Friday, June 24, 2016

On internationalism

In light of Brexit, in light of the isolationism and divisions that threaten global peace, let’s recall the original reasons that we joined together to form the United Nations and the EU. I harken back to Woodrow Wilson’s words. Wilson was awarded the Nobel Peace Prize in 1920 for his efforts to establish the League of Nations in the aftermath of the Great War (WWI). In his Fourteen Points speech, he addresses a rational global response to imperialism.
“In regard to these essential rectifications of wrong and assertions of right we feel ourselves to be intimate partners of all the governments and peoples associated together against the Imperialists. We cannot be separated in interest or divided in purpose. We stand together until the end. For such arrangements and covenants we are willing to fight and to continue to fight until they are achieved; but only because we wish the right to prevail and desire a just and stable peace such as can be secured only by removing the chief provocations to war, which this program does remove. …

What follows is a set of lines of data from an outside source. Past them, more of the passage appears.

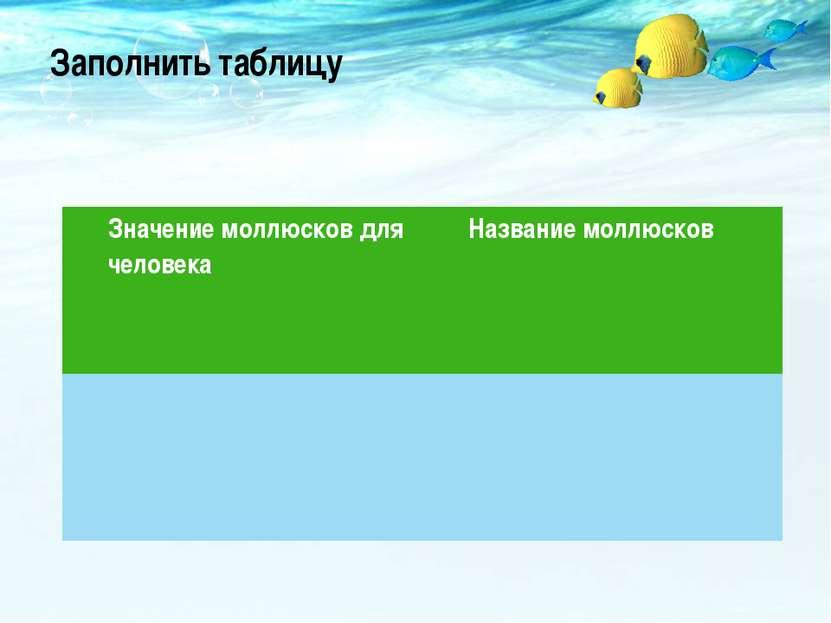 Заполнить таблицу Значение моллюсков для человека Название моллюсков
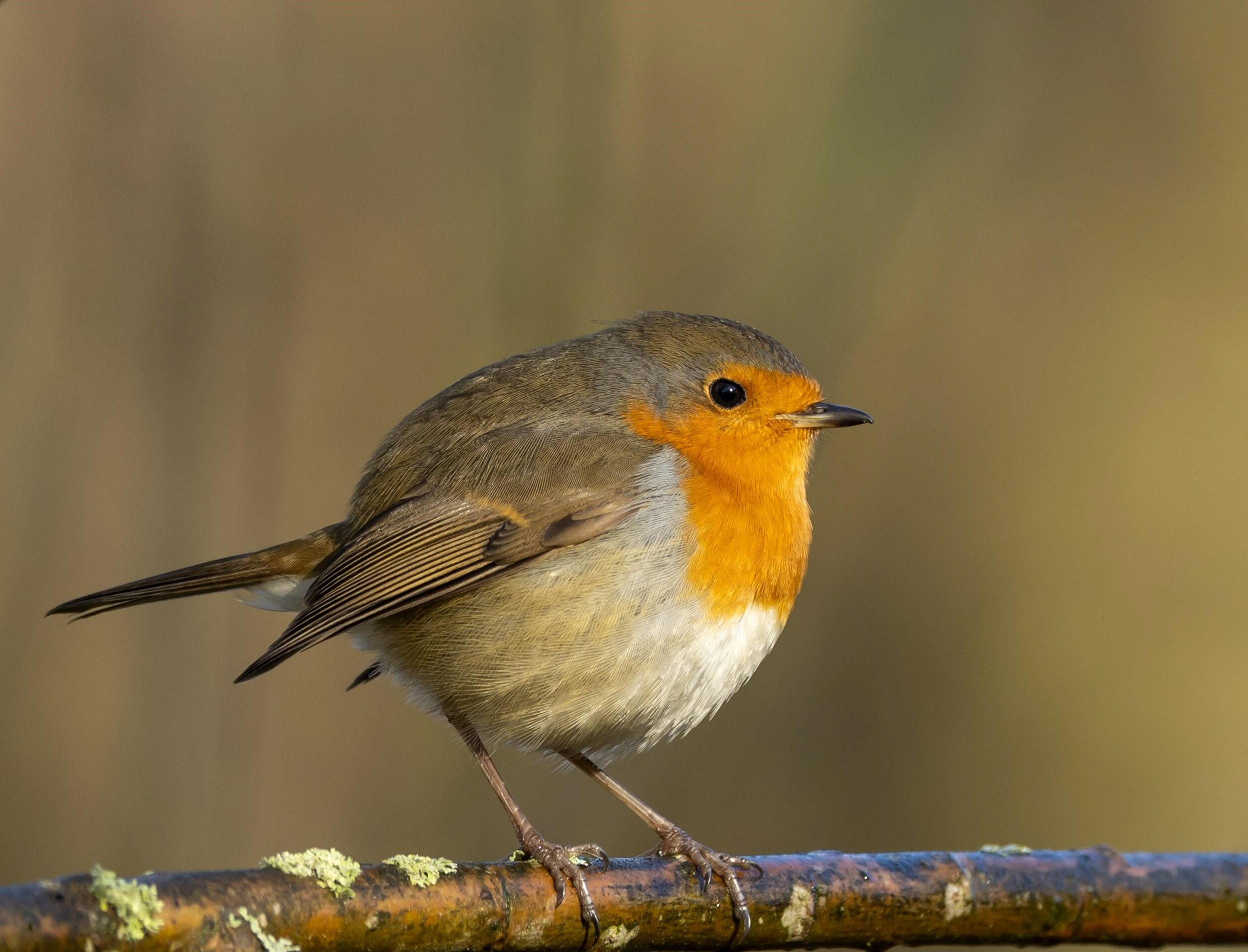 On 31st January, Wire Fence Will Donate 100% of its Profit for Big Garden Birdwatch Weekend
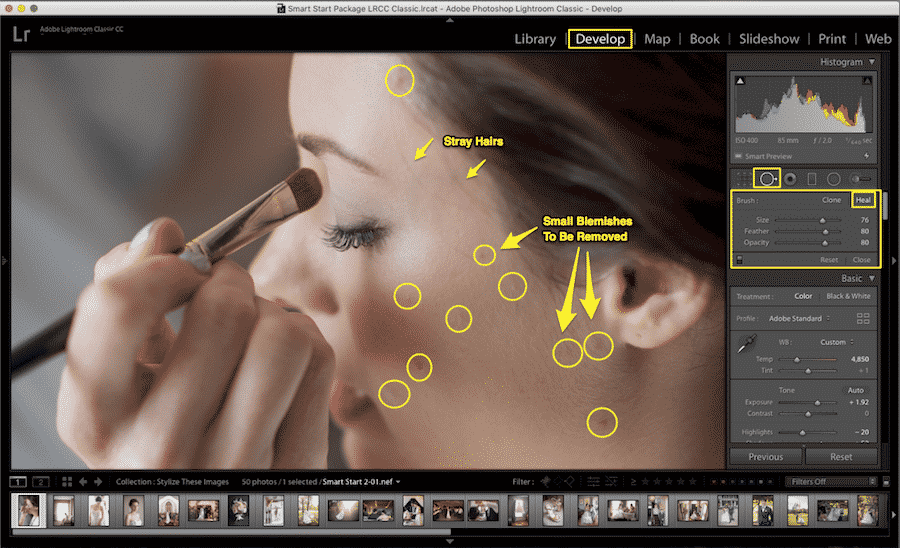 Spot-Removal-dan-Adjustment-Brush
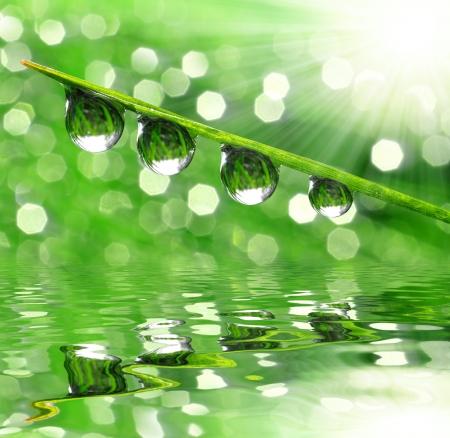 dew drop: Dew drops close up  Stock Photo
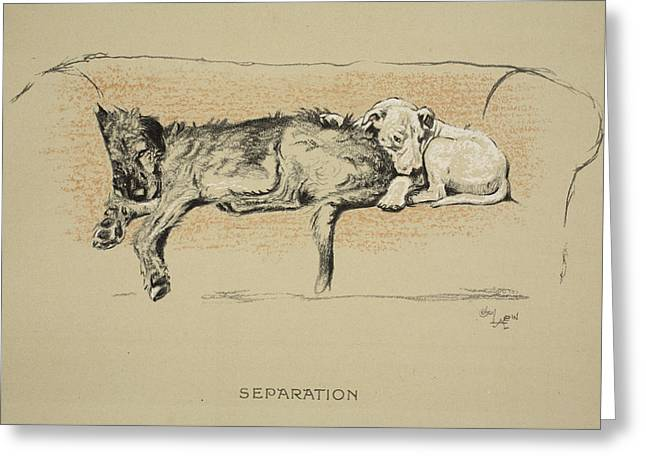 Separation, 1930, 1st Edition Greeting Card by Cecil Charles Windsor Aldin
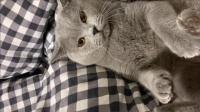 当猫咪看到铲屎官手里的刀时, 它渐渐的冷静了下来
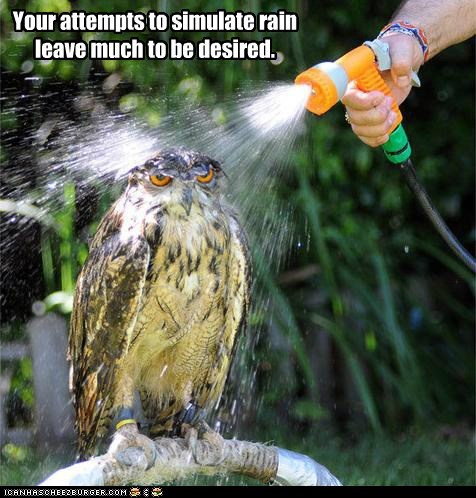 annoyed,attempt,frustrated,hose,Owl,rain,shower,simulation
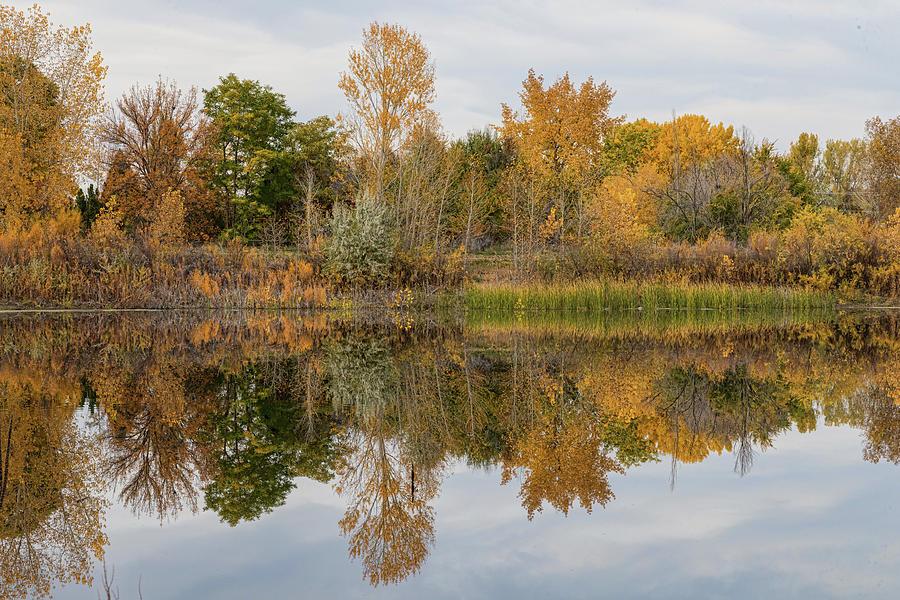 Peaceful Calm Autumn Afternoon Photograph
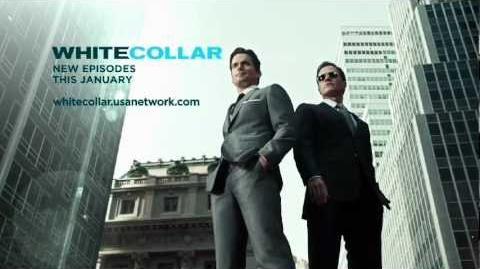 White Collar, Season 4 - Back This January
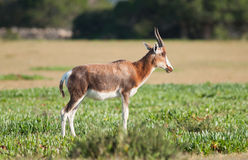 Regarder de Bontebok Photo stock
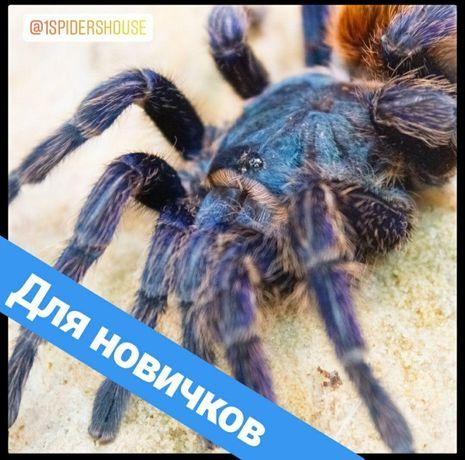 Пауки птицееды для новичков наборы корм террариумы по Украине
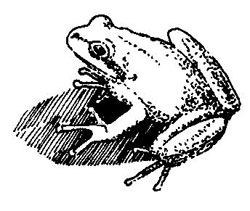 Pacific-Treefrog-on-its-shadow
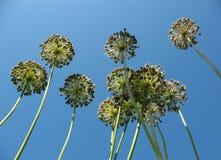 Oignons d'inflorescences contre le ciel bleu. Photographie stock libre de droits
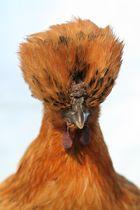 ma ptite poule rousse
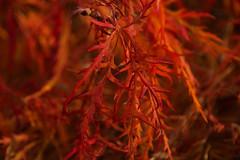 Maple Flames (SunnyDazzled) Tags: red orange macro fall nature leaves garden botanical japanese maple colorful foliage fancy skylands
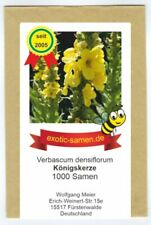 Großblütige Königskerze - Verbascum densiflorum - 1000 Samen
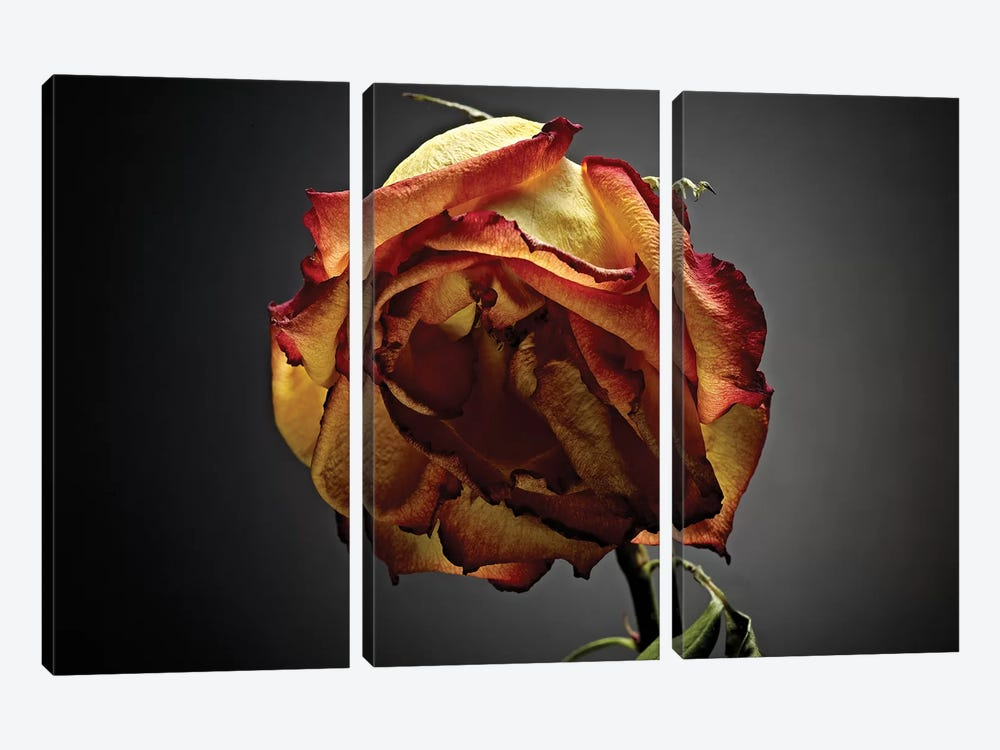 Studio Flowers VI by James McLoughlin 3-piece Canvas Artwork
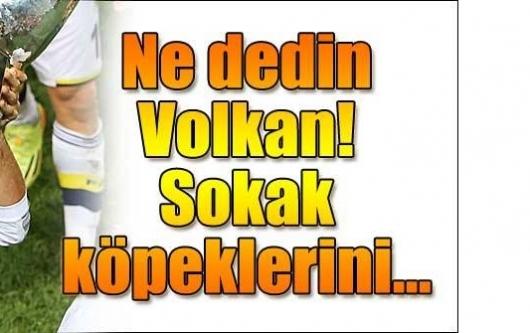 Volkan Demirel'den Melo'ya: Belediye köpekleri zehirlesin...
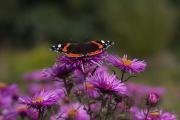In de vlindertuin bij Eelde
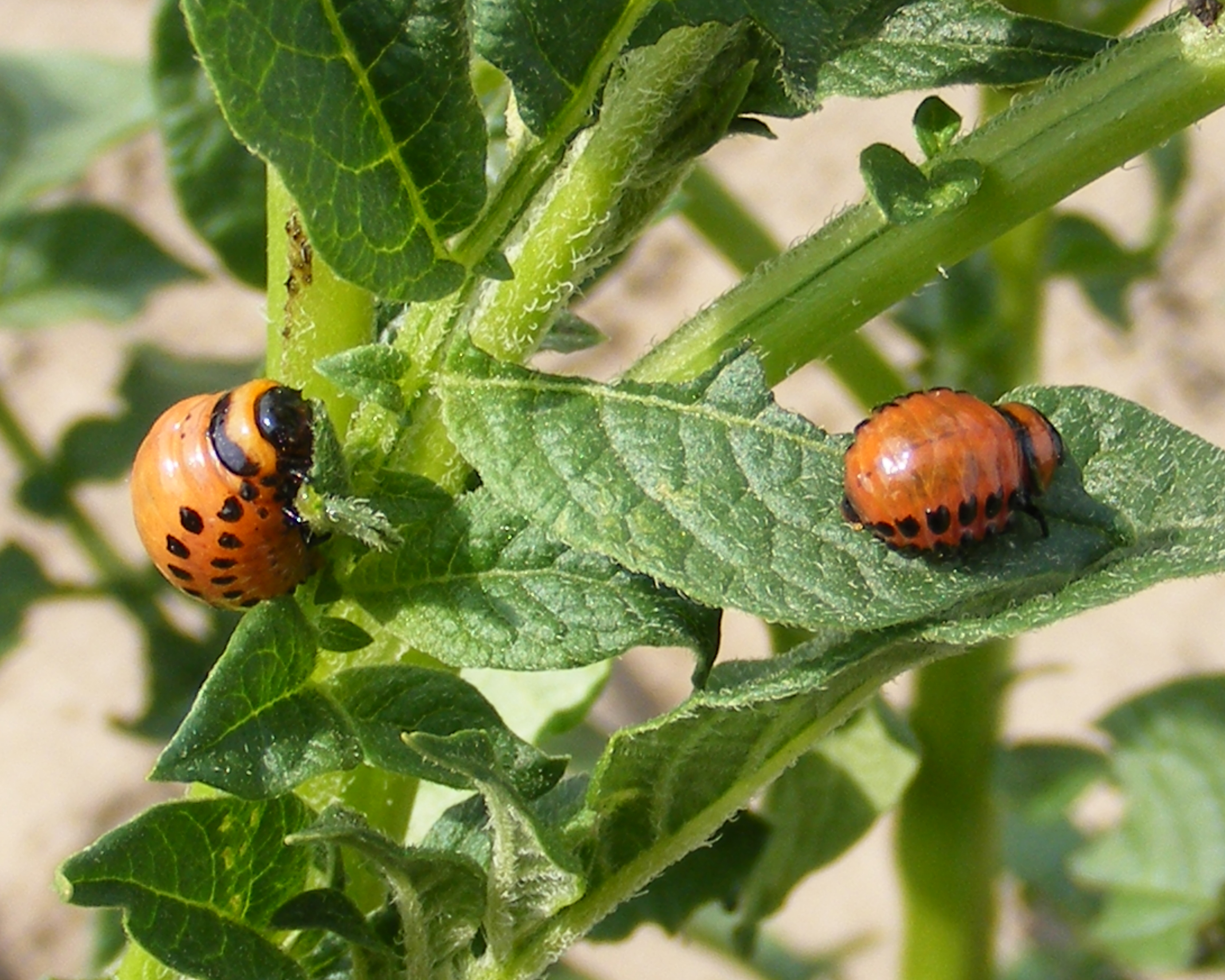 Plant Insect Interaction Colorado Potato Beetle Larvae Feeding On Potatoes The Life Of Your Time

“… An evident principle runs through the whole program I have outlined. It is the principle of justice to all peoples and nationalities, and their right to live on equal terms of liberty and safety with one another, whether they be strong or weak. Unless this principle be made its foundation no part of the structure of international justice can stand.”
The US Congress refused to ratify the League of Nations treaty, and another World War followed. However, Wilson instigated a century of global cooperation and codependence that have created global stability and economic prosperity. His words ring true for me today: “I would rather lose in a cause that will some day win, than win in a cause that will some day lose.”
We must take careful stock of this trend toward isolation. We must carefully consider the costs of turning away people who are in need, and excluding those who are weak, scared, injured and poor. We must more carefully articulate that we support international unity because we reject military aggression, we reject oppression, and we reject xenophobia. We reject these by standing together, in this global project in unification and cooperation.